We propose the development of a very high specific power integrated electric turbofan directly driven with a high frequency, air-core synchronous motor. If the target specific power is achieved, this technology could increase the viability of turbo-electric airplanes for commercial air transport, leading to significantly lower carbon emissions and energy use in aviation. The key innovation is the use of high fundamental operating frequencies, and a mostly air-core electromagnetic architecture, to obtain high specific power in electrical machines and drives. The aerospace industry employs 400 Hz ‘ac’ to keep component weights low. Hinetics is planning to introduce products that push these frequencies up by an order of magnitude to 3-10 kHz fundamental. The machine is transformed from the traditional metal-intense design to a composite and silicon-intense design. The new architecture is projected to improve machine power density by a factor of two over current best-in-class machines, with simple self-pumped air cooling, while achieving 98% efficiency. Additionally, the radially thin geometry, with simple self-pumped air cooling, lends itself nicely to integration within a ducted turbofan. A proof of concept high frequency MW scale motor has been developed by the University of Illinois under a NASA funded project. The design leverages recent advances in Wide Band-Gap (WBG) power electronic devices to obtain the high fundamental frequency while keeping current and voltage harmonics low. Hinetics LLC will build on this technology to develop an integrated electric tail-cone propulsor for commercial transport aircraft. The key question the team would like to answer within this SBIR Phase I project is whether the high frequency motor can be tightly integrated with a propulsion fan at the scale of NASA's STARC-ABL airplane concept and retain the promised power-to-weight advantages.

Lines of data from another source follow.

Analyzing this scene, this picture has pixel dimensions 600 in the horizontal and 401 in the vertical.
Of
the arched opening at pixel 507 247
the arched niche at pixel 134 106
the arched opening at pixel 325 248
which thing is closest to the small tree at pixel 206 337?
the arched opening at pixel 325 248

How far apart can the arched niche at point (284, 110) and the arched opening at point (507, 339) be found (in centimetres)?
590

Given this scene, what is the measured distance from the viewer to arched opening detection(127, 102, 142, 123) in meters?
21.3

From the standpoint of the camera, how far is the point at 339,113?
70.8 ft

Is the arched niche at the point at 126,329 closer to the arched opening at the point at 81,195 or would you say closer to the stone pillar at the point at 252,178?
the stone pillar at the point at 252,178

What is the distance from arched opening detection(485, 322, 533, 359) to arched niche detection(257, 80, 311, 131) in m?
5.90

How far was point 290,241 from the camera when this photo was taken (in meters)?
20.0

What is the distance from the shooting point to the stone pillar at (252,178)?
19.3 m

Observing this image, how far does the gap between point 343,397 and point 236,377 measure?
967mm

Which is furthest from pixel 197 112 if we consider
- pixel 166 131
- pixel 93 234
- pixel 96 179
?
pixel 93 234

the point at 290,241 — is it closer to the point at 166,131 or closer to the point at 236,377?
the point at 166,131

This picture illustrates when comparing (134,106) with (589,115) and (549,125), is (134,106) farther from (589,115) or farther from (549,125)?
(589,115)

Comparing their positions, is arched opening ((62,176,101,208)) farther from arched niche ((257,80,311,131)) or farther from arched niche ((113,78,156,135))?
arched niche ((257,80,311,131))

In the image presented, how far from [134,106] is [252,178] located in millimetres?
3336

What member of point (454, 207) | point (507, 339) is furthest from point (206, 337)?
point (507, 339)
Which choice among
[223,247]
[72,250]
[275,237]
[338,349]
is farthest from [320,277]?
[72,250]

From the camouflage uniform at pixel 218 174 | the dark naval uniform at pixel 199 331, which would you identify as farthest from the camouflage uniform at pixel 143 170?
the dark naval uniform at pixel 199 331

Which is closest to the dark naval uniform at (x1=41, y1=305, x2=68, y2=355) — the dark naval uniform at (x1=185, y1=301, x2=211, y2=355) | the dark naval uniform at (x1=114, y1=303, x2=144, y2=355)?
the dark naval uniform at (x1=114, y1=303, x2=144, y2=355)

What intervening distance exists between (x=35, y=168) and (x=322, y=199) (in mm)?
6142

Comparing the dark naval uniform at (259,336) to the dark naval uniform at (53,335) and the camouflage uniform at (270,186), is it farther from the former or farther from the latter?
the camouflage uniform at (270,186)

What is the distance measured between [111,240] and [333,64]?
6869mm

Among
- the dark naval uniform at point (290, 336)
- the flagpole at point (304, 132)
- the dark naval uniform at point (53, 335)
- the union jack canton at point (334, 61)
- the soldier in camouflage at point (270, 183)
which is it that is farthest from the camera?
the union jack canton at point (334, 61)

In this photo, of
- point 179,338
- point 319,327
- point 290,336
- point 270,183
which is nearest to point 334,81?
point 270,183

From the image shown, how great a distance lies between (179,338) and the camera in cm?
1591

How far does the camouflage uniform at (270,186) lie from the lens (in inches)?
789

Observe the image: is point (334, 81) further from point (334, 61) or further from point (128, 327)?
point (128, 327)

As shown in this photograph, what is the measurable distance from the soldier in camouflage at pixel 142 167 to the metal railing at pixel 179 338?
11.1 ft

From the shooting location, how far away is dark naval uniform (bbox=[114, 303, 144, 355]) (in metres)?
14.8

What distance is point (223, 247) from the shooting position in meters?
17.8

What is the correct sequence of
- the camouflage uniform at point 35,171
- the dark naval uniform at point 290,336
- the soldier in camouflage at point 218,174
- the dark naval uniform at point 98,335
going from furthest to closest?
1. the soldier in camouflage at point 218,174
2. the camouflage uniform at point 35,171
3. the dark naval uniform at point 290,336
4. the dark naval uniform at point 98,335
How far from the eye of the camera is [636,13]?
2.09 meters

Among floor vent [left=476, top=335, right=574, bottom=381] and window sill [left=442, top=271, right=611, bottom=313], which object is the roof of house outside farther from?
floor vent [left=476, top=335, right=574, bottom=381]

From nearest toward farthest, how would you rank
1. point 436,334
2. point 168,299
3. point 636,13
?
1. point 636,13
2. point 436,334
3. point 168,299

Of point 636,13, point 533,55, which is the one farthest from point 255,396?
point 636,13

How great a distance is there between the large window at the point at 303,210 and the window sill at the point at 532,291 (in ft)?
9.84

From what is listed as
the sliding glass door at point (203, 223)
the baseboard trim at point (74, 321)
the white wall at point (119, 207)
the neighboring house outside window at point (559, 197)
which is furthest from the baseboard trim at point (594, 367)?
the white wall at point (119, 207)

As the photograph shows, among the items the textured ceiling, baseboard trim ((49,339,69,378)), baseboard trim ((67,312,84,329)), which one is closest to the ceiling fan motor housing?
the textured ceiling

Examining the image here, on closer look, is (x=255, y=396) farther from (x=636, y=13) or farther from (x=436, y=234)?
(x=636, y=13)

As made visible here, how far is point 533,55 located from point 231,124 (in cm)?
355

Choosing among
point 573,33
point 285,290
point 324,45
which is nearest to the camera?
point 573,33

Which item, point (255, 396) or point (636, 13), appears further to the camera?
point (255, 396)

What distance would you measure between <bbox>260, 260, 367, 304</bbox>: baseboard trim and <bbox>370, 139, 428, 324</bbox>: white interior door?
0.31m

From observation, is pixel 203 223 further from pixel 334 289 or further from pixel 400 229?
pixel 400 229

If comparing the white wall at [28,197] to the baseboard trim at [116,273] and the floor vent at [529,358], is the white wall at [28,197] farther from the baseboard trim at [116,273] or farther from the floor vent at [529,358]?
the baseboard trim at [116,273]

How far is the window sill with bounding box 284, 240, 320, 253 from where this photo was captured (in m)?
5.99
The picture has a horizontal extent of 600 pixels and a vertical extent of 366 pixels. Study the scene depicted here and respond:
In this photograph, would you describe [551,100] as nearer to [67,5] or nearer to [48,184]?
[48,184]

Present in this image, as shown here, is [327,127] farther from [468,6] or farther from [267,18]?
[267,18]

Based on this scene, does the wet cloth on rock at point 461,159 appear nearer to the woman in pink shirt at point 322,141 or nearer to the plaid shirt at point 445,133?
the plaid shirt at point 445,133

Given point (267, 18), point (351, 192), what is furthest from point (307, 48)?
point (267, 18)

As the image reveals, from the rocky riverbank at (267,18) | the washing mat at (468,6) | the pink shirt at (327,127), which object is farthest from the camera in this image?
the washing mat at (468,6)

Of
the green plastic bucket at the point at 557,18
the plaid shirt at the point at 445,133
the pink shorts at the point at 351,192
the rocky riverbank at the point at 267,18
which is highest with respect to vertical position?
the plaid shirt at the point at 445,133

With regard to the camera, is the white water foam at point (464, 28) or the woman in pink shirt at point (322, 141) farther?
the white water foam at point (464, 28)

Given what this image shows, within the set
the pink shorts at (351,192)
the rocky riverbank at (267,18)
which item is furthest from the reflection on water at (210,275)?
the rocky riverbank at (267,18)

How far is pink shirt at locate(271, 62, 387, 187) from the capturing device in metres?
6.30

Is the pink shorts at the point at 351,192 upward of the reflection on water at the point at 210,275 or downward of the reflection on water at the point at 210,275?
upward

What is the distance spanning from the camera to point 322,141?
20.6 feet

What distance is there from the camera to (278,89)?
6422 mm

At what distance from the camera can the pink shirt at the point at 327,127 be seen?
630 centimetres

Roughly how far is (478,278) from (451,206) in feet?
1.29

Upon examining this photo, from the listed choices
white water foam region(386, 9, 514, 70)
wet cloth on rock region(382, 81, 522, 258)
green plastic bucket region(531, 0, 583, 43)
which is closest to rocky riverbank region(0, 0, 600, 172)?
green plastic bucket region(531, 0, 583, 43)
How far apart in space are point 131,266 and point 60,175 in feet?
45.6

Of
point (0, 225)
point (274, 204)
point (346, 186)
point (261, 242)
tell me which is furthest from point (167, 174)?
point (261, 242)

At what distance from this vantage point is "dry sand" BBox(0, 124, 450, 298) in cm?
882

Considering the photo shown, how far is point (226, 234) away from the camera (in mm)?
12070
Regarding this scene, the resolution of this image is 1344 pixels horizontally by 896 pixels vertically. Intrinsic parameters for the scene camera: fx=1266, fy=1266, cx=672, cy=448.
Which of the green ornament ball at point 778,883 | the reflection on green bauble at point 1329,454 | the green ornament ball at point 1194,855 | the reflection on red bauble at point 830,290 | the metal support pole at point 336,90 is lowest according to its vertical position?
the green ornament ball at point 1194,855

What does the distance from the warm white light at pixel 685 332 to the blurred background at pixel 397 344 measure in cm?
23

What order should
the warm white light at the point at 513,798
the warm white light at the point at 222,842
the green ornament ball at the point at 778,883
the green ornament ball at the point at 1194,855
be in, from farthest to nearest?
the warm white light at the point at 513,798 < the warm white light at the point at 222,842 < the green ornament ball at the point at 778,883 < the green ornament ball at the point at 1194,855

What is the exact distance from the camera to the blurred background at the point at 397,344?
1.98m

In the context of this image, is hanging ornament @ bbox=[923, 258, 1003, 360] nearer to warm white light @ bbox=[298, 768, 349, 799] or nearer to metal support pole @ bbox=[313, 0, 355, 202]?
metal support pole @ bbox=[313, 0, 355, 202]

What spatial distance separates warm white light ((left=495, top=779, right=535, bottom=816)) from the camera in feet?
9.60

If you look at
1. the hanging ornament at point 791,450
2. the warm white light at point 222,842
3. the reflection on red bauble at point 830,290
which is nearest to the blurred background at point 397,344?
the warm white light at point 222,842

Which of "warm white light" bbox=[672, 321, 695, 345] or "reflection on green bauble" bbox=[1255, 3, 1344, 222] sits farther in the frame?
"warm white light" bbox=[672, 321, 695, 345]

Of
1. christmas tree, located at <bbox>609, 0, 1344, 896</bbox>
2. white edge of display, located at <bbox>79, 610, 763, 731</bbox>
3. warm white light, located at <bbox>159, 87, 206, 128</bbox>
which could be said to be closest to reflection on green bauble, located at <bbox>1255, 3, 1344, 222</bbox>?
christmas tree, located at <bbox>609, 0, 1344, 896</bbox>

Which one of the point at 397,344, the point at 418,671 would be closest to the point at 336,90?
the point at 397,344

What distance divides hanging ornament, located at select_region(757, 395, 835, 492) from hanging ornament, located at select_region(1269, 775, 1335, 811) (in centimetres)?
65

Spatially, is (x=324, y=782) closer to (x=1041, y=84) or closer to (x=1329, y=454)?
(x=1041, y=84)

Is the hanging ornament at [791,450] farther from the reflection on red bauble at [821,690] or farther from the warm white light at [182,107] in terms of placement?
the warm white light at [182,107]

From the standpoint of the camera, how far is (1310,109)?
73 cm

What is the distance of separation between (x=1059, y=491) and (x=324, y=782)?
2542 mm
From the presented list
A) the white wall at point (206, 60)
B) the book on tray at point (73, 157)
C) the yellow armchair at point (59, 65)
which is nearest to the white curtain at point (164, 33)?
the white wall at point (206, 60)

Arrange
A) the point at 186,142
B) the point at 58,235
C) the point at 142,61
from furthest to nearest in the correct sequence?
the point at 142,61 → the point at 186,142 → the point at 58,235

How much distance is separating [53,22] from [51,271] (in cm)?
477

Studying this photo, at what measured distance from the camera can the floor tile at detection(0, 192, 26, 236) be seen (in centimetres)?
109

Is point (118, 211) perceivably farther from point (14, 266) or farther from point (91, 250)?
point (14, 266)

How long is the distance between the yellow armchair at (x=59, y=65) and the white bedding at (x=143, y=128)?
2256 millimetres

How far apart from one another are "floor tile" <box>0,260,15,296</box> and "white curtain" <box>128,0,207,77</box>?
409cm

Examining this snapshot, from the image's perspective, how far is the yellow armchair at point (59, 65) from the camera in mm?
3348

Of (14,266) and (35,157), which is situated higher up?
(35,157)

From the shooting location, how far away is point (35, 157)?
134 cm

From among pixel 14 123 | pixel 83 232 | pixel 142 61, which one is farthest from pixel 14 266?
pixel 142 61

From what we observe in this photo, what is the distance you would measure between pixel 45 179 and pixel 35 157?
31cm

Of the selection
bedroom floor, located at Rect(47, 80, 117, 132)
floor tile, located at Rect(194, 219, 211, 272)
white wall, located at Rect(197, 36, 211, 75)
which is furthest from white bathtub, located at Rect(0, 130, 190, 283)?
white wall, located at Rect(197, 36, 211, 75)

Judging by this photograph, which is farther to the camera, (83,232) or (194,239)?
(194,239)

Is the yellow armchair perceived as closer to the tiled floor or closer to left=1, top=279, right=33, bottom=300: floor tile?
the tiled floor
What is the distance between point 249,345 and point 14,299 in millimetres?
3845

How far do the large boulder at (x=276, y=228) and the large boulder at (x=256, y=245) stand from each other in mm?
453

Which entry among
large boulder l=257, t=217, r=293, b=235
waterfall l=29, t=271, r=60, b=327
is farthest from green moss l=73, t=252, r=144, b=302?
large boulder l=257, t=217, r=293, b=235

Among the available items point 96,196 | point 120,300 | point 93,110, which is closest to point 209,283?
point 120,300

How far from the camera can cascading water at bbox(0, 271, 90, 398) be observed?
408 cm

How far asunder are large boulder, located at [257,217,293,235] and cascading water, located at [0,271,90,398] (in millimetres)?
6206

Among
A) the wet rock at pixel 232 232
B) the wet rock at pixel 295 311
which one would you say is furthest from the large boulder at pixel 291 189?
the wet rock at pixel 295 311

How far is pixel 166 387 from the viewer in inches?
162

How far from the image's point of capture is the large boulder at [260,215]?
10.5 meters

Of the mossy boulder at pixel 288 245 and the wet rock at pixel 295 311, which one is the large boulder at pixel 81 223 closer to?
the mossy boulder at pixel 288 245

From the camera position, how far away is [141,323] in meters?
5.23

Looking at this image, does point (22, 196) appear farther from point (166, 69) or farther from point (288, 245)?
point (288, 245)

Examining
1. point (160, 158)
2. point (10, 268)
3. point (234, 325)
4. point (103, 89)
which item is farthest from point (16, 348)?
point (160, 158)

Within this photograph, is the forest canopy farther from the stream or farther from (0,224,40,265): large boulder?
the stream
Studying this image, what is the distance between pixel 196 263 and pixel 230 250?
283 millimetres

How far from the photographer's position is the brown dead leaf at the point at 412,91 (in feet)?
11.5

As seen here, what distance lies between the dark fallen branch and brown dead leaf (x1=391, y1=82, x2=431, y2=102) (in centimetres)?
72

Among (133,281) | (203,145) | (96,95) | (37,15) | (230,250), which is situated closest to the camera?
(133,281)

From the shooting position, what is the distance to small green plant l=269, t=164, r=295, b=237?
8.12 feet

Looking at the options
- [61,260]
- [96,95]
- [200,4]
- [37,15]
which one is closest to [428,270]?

The initial target of the proposed technology is in the Tail Cone Thruster of NASA's STARC-ABL airplane concept. More broadly, the high frequency motor being developed could be an attractive choice for use in series hybrid electric propulsors and for integration into parallel hybrid jet engines, and become a viable option for all electric/hyrbid-electric propulsion applications at NASA and the aerospace industry in general.
The tightly integrated electric propulsor concept described in this proposal offers weight and efficiency advantages over a range of power and speeds, the technology could be applied to a number of emerging air vehicle concepts ranging from commercial transport airplanes to on-demand mobility vehicles.